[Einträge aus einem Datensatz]

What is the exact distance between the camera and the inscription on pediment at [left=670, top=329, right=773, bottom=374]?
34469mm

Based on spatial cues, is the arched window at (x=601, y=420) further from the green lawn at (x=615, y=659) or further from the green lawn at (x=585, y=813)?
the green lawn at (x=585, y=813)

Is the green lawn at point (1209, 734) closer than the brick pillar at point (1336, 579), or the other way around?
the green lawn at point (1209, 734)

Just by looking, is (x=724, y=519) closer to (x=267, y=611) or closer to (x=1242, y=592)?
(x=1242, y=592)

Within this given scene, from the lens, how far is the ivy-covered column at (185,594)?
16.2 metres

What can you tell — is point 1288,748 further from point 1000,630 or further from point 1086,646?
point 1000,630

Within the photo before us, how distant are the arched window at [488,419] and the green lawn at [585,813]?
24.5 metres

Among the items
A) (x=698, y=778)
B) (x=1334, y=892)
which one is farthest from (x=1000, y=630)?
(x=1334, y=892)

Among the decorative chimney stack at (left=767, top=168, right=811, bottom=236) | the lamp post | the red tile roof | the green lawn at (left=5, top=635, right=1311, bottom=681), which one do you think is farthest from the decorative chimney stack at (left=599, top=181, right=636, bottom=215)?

◆ Anweisung
Geben Sie sämtliche Einträge erneut wieder und tauschen Sie dabei „arched window“ gegen „round window“ aus. Alles Übrige bleibt unverändert.

◆ Schriftliche Antwort
What is the exact distance between the camera and the inscription on pediment at [left=670, top=329, right=773, bottom=374]?
34469mm

Based on spatial cues, is the round window at (x=601, y=420) further from the green lawn at (x=615, y=659) or further from the green lawn at (x=585, y=813)?
the green lawn at (x=585, y=813)

Is the green lawn at point (1209, 734) closer than the brick pillar at point (1336, 579), or the other way around?
the green lawn at point (1209, 734)

Just by looking, is (x=724, y=519) closer to (x=267, y=611) or closer to (x=1242, y=592)?
(x=1242, y=592)

Within this given scene, from the lens, how far is the ivy-covered column at (185,594)?
16.2 metres

What can you tell — is point 1288,748 further from point 1000,630 or further from point 1086,646?
point 1000,630

Within the photo before us, how distant are the round window at [488,419] and the green lawn at [585,813]?
24.5 metres

Among the items
A) (x=698, y=778)
B) (x=1334, y=892)
which one is farthest from (x=1000, y=630)?
(x=1334, y=892)

Among the decorative chimney stack at (left=767, top=168, right=811, bottom=236) | the lamp post | the red tile roof | the green lawn at (left=5, top=635, right=1311, bottom=681), which one do you think is farthest from the decorative chimney stack at (left=599, top=181, right=636, bottom=215)?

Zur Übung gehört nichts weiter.